20. März 2020

Nicht erst seit der heutigen Pressekonferenz (20.03.2020) des Bundesrates ist klar, dass das Verhalten der Bevölkerung eine zentrale Rolle in der Bewältigung von Katastrophen und Notlagen spielt. Wie die Literaturstudie «Das Verhalten der Bevölkerung in Katastrophen und Notlagen» der Stiftung Risiko-Dialog aus dem Jahr 2014 zeigt, fehlen in der Schweiz jedoch empirischen Untersuchungen, um zusätzliche, detaillierte belastbare Aussagen zu erhalten. Sicher ist aber, dass die Bevölkerung nicht als homogene Gruppe angesehen werden kann. Risikowahrnehmung, Wissen, Vertrauen in zuständige Institutionen sowie individuelle Verarbeitungs- und Bewältigungsmechanismen steuern das Verhalten der Menschen und können sich stark unterscheiden. Zielgruppenspezifische Massnahmen und Kommunikation unterstützen daher ein adäquates Bewältigungsverhalten.

 

Aus der Studie geht weiter hervor, dass Massenpaniken, Gewalt und Plünderungen seltener vorkommen als angenommen. Erfahrungen aus dem Ausland zeigen, dass Menschen, die nicht akut an Leib und Leben bedroht sind, in Katastrophen überwiegend ruhig, rational und hilfsbereit agieren. Auch angesichts der momentane Notlage in der Schweiz haben sich noch keine Verhalten gezeigt, die auf Panik, Gewalt oder Plünderung hindeuten. Schon eher scheint in den letzten Tagen zu viel Gelassenheit vorhanden gewesen zu sein – sei es bei älteren oder jüngeren Menschen. Nicht alle wollten sich an die Empfehlungen des BAG halten.

 

Das bedeutet aber nicht, dass sowohl die Gefährdung durch das Virus, als auch der Stress durch die notwendigen Massnahmen die Menschen nicht trotzdem belasten. Für alleinerziehende Eltern oder selbstständig Erwerbende beispielsweise kann diese Pandemie aufgrund der ökonomischen Lage durchaus existenzielle Ängsten auslösen. Auch lassen Bilder von leergekauften Regalen in den Läden vermuten, dass die Menschen die neue Situation nicht ausschliesslich gelassen entgegennehmen. Warum sich die Menschen teilweise zu Hamsterkäufen verleiten lassen, erklärt der Sozialpsychologie Andy Yap in einem Interview. Das Coronavirus sei ein unsichtbarer Feind und löse bei den Menschen ein Gefühl der verlorenen Kontrolle aus. Um diesen wahrgenommenen Kontrollverlust zu kompensieren, werden unter anderem solche Hamsterkäufe getätigt. Vor allem funktionale Dinge wie Desinfektionsmittel oder Schutzmasken geben den Menschen das Gefühl von Sicherheit und Kontrolle zurück. Er erklärt ausserdem, wie extrem wichtig es sei, in Zeiten der Angst gut und ausreichend informiert zu sein.
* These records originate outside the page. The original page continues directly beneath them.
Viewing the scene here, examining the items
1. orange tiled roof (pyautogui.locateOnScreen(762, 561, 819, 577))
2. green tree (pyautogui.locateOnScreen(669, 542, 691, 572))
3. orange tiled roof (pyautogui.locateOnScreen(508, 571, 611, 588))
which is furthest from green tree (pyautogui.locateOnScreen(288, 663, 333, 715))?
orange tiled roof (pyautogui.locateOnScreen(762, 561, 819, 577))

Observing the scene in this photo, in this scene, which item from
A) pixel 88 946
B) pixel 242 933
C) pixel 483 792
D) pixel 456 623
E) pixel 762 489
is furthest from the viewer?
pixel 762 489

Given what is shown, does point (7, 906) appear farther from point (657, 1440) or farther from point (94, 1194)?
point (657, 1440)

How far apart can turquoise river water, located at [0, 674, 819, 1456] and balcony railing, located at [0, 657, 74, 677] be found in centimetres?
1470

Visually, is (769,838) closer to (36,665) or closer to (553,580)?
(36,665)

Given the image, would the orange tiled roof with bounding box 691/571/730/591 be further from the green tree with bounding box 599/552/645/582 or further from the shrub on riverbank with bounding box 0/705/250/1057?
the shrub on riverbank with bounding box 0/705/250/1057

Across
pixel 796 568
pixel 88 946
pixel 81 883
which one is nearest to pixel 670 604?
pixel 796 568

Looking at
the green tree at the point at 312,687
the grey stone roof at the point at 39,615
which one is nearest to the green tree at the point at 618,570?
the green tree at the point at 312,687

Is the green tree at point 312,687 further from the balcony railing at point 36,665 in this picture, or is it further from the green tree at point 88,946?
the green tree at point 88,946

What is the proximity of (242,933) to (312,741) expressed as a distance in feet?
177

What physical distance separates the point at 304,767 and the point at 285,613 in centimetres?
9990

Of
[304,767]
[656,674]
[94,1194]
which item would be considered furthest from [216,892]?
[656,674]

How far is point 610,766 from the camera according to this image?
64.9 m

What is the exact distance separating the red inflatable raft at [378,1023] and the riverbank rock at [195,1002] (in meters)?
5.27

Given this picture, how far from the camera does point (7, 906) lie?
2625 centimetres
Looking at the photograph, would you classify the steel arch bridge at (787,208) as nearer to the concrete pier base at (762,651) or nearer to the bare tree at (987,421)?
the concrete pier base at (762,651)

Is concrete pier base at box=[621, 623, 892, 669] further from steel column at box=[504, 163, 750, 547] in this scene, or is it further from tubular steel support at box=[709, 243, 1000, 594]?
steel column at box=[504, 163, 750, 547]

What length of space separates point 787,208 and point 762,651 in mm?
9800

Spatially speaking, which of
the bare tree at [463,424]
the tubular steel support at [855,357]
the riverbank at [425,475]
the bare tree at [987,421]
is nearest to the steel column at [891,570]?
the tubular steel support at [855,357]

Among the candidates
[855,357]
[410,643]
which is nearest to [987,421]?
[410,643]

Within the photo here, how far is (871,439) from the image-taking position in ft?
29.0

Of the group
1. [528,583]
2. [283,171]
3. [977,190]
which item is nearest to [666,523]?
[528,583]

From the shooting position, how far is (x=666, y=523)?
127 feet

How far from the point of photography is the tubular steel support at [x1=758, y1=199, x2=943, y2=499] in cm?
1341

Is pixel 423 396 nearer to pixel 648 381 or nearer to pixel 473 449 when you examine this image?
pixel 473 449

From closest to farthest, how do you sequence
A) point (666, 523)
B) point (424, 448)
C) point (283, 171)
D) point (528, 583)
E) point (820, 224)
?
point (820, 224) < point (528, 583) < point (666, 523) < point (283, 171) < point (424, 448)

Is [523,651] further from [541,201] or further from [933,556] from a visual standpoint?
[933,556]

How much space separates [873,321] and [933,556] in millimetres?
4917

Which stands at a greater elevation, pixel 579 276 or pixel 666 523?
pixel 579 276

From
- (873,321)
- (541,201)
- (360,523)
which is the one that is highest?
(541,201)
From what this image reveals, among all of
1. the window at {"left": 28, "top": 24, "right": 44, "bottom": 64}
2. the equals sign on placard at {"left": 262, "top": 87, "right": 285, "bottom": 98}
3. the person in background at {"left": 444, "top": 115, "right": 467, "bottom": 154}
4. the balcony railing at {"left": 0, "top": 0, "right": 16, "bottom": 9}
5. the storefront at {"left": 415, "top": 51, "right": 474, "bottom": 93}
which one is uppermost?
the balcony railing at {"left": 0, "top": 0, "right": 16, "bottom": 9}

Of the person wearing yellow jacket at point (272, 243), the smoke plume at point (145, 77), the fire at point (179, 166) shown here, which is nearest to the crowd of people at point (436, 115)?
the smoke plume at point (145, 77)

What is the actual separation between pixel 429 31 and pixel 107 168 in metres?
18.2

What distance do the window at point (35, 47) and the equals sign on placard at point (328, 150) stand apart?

Die Kompetenz, sich nicht von Fake News leiten zu lassen, sei momentan besonders zentral. Auch die Schweizer Behörden sind sich dessen bewusst und verweisen immer wieder auf die offiziellen Seiten wie der des Bundesamtes für Gesundheit BAG. Was im Fall von Panik und Angst für sich selbst oder nahestehenden Personen getan werden kann, hat zudem «die Republik» in einem Beitrag herausgearbeitet.

 

Mit der zunehmender Verbreitung der Infektionen scheinen aber auch Werte wie Solidarität plötzlich wieder an Bedeutung zu gewinnen. Die Dankbarkeit gegenüber allen Menschen, die im Gesundheitswesen oder in der Grundversorgung einen riesigen Einsatz leisten, ist gross, wie man am Beispiel des schweizweiten einminütigen Applaus sehen kann. Zukunftsforscher erwarten bereits eine Rückbesinnung auf humanistische Werte und eine nachhaltige Entschleunigung. Die gesellschaftliche Resilienz könnte sogar wachsen. Solch positive Betrachtungen helfen in Zeiten, wo wir alle privat und beruflich sehr gefordert sind und wo kaum mehr etwas ist, wie es noch vor ein paar Tagen war – und wohl auch nicht so bald wieder sein wird.